Many other kernels have cooperated with userland to balance memory (and for 
that matter disk-space).

Just imagine how much better the desktop experience would be, if we could send 
SIGVM to firefox to tell it stop being a memory-pig.

(At least two of the major operating systems in the desktop world does 
something like that today.)

> Io latency is not the factor there. We must avoid situations where
> instantiating a vnode stalls waiting for KVA to appear, similarly we
> must avoid system state where vnodes allocation consumed so much kmem
> that other allocations stall.

My argument is the precise opposite:  We must make vnodes and the allocations 
they cause responsive to the sytems overall memory availability, well in 
advance of the shortage happening in the first place.

> Quite indicative is that we do not shrink the vnode list on low memory
> events.  Vnlru also does not account for the memory pressure.

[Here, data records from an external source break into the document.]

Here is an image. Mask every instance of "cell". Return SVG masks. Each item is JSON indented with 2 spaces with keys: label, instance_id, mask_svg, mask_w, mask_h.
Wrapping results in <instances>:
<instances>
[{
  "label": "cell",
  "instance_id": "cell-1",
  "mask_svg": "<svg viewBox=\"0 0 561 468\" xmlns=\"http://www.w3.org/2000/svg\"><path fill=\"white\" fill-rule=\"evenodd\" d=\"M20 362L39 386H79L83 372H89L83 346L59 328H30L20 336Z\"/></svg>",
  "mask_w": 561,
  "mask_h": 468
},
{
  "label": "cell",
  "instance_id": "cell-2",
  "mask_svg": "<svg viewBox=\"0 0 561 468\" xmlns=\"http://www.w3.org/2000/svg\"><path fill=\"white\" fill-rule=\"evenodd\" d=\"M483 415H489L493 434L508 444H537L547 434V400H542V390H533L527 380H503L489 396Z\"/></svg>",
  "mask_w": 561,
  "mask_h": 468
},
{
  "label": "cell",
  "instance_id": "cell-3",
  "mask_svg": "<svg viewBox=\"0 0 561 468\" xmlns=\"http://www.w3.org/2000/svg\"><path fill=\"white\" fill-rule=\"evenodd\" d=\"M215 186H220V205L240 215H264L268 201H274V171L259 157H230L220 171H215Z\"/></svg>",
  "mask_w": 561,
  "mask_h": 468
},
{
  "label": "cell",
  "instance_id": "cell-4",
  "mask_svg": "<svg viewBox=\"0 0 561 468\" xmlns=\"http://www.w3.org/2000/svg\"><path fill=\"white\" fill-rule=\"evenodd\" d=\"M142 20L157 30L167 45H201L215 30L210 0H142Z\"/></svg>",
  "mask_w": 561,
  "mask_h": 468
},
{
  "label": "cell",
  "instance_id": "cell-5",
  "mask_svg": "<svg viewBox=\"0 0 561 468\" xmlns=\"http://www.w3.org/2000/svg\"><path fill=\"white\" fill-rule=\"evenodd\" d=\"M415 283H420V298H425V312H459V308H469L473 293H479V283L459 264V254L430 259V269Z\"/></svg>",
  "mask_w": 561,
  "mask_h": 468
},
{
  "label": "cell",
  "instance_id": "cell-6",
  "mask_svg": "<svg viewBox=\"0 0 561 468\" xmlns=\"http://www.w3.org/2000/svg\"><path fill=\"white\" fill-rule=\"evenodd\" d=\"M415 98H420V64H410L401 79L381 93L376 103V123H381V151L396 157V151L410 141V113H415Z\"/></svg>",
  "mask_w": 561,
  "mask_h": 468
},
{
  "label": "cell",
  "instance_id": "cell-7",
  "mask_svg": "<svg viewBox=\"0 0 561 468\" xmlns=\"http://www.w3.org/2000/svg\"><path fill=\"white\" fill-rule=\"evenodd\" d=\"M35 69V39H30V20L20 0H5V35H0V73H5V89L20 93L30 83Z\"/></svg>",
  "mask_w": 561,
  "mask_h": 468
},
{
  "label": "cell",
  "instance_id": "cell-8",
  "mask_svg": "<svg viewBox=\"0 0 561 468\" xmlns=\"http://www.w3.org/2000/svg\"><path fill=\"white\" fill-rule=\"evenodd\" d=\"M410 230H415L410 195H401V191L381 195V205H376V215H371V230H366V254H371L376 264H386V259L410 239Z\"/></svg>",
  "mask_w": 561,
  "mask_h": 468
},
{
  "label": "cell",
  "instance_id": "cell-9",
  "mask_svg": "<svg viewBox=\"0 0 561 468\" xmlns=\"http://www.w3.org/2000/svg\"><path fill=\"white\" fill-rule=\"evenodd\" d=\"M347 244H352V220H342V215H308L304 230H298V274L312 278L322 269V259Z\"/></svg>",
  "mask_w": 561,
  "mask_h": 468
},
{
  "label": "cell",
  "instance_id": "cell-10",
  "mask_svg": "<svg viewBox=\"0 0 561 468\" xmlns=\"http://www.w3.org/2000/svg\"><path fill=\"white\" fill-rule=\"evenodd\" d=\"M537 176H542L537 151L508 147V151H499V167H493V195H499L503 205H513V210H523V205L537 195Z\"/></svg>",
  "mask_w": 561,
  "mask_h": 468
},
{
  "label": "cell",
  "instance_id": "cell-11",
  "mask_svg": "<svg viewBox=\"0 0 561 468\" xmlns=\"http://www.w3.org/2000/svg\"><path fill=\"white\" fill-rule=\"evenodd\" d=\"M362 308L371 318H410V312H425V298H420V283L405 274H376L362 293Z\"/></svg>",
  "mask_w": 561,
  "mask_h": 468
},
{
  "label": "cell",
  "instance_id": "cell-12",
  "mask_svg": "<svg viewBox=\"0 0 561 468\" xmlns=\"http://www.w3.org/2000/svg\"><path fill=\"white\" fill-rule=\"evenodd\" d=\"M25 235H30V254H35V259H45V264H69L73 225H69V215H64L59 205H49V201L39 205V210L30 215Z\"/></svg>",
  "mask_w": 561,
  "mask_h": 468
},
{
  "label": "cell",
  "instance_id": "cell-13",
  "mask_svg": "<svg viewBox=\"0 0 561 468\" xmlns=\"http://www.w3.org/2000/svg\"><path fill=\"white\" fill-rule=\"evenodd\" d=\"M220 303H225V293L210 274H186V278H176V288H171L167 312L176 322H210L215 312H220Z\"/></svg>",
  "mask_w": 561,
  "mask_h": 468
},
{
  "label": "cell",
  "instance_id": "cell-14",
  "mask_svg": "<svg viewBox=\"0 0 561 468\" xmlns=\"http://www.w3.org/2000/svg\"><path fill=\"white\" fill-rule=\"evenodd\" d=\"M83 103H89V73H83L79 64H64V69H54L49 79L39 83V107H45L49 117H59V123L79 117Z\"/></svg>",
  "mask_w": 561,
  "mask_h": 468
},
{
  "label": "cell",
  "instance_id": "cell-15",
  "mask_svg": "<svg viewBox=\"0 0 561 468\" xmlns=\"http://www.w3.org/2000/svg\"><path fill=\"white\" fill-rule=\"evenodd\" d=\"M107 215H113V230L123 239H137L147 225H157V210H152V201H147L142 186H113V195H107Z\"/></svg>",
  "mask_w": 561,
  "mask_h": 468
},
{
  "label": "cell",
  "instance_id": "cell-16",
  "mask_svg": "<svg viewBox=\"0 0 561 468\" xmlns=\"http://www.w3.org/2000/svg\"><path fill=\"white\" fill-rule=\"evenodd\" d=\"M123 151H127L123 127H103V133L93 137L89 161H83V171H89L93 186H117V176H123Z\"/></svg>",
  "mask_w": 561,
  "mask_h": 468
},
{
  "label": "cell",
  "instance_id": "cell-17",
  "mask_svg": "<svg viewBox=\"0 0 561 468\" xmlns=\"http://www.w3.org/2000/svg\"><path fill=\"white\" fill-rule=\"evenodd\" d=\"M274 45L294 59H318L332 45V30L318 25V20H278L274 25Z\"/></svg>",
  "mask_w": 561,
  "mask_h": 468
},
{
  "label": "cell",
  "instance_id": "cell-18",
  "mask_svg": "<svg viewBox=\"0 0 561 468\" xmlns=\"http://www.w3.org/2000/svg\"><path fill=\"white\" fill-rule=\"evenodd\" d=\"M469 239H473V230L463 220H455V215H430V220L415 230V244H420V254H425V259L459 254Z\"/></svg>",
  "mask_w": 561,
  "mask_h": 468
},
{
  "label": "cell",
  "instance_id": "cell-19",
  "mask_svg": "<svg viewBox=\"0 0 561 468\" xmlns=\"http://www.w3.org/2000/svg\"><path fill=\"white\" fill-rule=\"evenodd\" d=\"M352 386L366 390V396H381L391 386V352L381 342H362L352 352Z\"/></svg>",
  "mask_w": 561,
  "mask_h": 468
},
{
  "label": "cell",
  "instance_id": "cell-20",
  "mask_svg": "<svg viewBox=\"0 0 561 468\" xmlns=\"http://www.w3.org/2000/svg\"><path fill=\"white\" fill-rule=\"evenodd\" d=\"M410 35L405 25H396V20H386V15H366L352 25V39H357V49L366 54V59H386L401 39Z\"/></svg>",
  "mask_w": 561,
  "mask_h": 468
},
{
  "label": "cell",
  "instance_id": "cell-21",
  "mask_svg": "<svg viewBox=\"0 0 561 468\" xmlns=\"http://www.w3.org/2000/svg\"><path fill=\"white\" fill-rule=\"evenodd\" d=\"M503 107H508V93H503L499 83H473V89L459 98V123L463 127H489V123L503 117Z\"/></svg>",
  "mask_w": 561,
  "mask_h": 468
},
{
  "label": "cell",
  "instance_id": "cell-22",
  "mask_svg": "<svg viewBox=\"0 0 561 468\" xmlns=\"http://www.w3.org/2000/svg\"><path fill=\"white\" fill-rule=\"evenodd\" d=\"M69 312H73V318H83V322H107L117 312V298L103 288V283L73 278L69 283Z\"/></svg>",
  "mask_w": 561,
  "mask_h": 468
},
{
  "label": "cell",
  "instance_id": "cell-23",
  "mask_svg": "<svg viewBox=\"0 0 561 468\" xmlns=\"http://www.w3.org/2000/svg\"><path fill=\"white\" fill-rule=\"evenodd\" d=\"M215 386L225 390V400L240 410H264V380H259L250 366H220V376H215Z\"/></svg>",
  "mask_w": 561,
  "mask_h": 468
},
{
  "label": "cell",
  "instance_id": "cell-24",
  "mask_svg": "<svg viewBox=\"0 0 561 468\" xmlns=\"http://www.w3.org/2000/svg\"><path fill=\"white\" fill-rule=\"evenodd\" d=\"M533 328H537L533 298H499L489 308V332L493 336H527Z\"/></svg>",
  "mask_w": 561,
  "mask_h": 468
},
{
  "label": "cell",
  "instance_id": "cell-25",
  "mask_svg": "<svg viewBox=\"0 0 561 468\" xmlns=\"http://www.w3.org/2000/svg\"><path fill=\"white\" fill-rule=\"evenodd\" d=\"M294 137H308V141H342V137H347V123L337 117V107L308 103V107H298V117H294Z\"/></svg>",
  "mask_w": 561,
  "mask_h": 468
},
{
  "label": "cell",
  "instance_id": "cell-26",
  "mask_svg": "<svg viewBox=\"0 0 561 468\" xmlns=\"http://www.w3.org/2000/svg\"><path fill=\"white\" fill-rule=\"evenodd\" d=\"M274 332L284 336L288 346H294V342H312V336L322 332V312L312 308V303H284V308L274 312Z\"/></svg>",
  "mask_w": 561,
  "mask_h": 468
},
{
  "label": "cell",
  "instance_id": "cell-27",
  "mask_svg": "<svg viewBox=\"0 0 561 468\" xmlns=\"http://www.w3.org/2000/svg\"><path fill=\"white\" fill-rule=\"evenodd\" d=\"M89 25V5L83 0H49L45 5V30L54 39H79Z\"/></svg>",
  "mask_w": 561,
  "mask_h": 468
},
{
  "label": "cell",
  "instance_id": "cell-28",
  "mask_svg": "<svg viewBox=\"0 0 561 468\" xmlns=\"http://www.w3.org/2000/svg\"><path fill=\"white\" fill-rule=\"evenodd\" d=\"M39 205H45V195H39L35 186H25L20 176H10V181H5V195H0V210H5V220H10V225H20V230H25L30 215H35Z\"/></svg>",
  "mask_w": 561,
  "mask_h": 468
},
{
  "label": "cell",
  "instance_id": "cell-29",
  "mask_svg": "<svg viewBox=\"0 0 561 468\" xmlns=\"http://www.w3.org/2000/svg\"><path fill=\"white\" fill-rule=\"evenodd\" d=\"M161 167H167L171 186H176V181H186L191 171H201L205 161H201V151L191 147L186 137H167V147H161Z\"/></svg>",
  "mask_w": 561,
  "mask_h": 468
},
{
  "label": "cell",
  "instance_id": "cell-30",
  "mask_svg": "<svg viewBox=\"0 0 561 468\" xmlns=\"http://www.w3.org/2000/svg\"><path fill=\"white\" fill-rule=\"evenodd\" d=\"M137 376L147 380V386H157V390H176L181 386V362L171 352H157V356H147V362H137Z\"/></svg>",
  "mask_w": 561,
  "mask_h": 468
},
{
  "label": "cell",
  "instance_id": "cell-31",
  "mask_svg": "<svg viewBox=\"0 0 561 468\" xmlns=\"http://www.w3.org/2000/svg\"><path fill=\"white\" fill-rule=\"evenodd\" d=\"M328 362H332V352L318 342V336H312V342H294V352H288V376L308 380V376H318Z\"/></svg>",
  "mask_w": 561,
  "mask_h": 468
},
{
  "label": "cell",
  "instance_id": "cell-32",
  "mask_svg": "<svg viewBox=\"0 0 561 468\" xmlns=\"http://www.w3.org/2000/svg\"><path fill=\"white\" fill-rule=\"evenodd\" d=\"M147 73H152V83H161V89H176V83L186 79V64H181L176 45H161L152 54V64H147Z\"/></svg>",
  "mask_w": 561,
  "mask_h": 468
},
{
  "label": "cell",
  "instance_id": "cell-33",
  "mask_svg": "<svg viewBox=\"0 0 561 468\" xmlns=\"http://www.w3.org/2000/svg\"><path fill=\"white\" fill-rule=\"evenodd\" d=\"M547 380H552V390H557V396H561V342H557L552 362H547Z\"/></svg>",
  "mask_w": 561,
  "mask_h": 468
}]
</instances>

The only reason we do not, is that we cannot tell definitively if freeing a 
vnode will cause disk-I/O (which may not matter with SSD's) or even how much 
memory it might free, if anything.

-- 
Poul-Henning Kamp       | UNIX since Zilog Zeus 3.20
p...@freebsd.org         | TCP/IP since RFC 956
FreeBSD committer       | BSD since 4.3-tahoe    
Never attribute to malice what can adequately be explained by incompetence.